Vita consacrata e matrimonio sono “religiosamente” livellati sullo stesso piano per un richiamo egualitarista alla “santità” dei battezzati e così facendo si è andata creando, a partire dal Concilio Vaticano II, uno svuotamento di quei principi che regolavano sia il buon andamento, secondo i criteri dettati dall’esemplarità della Sacra Famiglia, delle regole che sostenevano le famiglie, sia il vincente modello evangelico-verginale che attirava tante vocazioni alla vita della Chiesa, inesorabilmente crollate da 50 anni a questa parte. C’è una gerarchia della perfezione cristiana, a dispetto di chi ormai la misconosce, perciò la vita consacrata era, è, e resterà per sempre il livello più alto per poter raggiungere tale perfezione. Ogni stato di vita del credente, tuttavia, s’imprimeproprio sulla verginità di Maria, fonte della perfezione: «La verginità di Maria, perché forma, dà la perfezione all’essere cristiano» (p. 21): parole che non hanno più senso in un’epoca votata alla corruzione morale dentro e fuori la Chiesa? Niente affatto, queste sono parole che rimandano alla Verità portata in terra dal Figlio di Dio, a non aver senso sono le posizioni assunte dai praticanti del metodo esegetico storico-critico «inteso come assoluto metro di valutazione. In nome della critica storica si demolisce la storia, il dato fisico, la dimensione materiale. Evidentemente non bastano degli assoluti esegetici per interpretare ciò che è primariamente un dato di fede consegnato da Dio alla Chiesa, che si dipana poi in un contesto storico» (p. 88).
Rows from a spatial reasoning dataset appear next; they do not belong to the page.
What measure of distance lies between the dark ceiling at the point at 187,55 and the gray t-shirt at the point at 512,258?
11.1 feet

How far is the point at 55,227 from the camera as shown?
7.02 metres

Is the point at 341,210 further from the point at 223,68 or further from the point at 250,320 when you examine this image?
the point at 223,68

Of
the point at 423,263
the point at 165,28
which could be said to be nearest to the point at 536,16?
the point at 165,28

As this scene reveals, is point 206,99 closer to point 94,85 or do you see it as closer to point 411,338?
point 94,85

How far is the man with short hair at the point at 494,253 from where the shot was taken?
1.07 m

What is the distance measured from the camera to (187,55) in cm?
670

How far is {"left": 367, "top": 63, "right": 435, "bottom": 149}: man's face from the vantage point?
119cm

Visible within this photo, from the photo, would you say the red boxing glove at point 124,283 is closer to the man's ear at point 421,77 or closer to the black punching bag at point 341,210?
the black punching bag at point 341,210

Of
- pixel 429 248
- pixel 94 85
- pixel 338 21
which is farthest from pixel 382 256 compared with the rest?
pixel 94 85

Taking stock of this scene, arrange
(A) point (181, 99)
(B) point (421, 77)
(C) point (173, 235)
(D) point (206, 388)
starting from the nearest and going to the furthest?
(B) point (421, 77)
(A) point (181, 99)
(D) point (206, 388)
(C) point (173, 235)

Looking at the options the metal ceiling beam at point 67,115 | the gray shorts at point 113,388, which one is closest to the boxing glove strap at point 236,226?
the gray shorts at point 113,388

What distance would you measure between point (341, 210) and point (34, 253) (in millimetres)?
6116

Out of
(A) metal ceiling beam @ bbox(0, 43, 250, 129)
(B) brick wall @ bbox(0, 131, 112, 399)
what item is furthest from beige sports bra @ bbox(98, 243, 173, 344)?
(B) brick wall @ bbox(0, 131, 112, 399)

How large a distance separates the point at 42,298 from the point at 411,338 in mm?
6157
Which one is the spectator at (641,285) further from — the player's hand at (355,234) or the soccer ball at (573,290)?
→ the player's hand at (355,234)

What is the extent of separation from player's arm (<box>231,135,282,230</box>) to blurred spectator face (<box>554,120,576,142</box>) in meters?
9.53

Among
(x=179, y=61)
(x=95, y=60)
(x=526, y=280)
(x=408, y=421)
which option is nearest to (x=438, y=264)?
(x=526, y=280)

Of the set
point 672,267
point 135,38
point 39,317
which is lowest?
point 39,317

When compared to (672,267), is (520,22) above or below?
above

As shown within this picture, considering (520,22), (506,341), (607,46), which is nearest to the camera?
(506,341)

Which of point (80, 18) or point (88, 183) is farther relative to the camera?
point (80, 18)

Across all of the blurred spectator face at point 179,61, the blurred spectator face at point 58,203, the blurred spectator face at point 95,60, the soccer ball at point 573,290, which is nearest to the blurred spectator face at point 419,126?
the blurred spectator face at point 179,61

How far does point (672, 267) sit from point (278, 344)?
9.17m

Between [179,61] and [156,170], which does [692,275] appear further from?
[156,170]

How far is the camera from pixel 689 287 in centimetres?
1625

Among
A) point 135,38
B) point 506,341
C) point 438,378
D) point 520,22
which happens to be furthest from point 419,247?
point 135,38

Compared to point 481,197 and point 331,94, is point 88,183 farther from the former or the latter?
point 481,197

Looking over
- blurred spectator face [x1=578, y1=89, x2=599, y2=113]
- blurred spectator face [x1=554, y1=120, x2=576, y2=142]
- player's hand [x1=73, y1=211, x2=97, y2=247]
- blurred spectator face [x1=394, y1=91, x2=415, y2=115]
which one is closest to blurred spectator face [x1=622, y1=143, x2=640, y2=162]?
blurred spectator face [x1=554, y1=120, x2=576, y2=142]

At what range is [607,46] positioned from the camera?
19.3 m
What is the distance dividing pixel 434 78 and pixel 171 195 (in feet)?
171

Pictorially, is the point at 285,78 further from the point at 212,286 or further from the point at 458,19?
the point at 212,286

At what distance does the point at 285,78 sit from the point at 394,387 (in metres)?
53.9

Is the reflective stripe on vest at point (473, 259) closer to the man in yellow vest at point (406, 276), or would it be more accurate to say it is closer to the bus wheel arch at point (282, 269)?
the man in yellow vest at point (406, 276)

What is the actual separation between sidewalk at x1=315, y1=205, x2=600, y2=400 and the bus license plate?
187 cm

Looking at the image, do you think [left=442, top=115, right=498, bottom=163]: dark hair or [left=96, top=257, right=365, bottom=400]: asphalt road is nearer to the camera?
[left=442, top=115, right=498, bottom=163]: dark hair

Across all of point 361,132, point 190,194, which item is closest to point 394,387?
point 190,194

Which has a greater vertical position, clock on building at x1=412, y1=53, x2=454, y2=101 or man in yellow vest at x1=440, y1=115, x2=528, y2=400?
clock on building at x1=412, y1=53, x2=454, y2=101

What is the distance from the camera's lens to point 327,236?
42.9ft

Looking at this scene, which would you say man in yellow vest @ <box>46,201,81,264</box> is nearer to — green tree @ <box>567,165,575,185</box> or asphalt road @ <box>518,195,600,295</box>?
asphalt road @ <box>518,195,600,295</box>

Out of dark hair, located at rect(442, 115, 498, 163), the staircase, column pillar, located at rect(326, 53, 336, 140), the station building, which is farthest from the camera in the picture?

Tanto è stato sopraffatto l’intervento soprannaturale nel naturale con l’orgoglio della propria soggettiva fantasia, millantata per “ragione scientifica”, da non credere più all’azione della Grazia divina nel mondo, come è avvenuto, ad esempio, per il concepimento senza peccato della Regina degli angeli, la Vergine per eccellenza, che schiaccerà la testa del «dio di questo mondo» (Gen 3, 15). Così, se è possibile non credere più nella verginità di Maria, è possibile non credere più nell’indissolubilità del matrimonio, come se ne ha testimonianza nell’esortazione apostolica Amoris laetitia, dove si apre alla possibilità di dare l’Eucaristia ai divorziati risposati, dando per scontata l’impossibilità, da parte del credente, del vivere lo stato di continenza. Ma questo “credente”, in realtà, non crede più. Siamo, ormai, di fronte ad una teologia relativista? Assolutamente sì, e in alcuni casi, ormai, ludica e virtuale.

Ecco le ragioni delle «nostre forti rimostranze verso un’esegesi del tipo di R. E. Brown (ed ora dei suoi discepoli) in cui dinanzi al metodo storico-critico tutto passa in secondo piano, perfino la stessa Scrittura» (pp. 88-89). Scrive nella Presentazione padre Sefano M. Manelli FI: «Contro gli errori che offendono tale [la verginità perpetua di Maria] ineffabile mistero, tuttavia, è necessario vigilare con ogni premura perché è certo che intaccare questa verità significa intaccare e compromettere anche altre verità della nostra Fede che fanno tutte armonia divina con essa, a cominciare dalla verità sublime del mistero dell’Incarnazione del Verbo nella Vergine Immacolata» (p. 9).

Perché mai dovremmo credere alla versione di un Brown piuttosto che a quella di padre Lanzetta? La risposta è tanto semplice quanto dettata dall’evidenza dei fatti, rivelati proprio nell’indagine teologica Semper Virgo, un trattato che si pone al servizio della ragione, quella che si sposa costruttivamente alla Fede.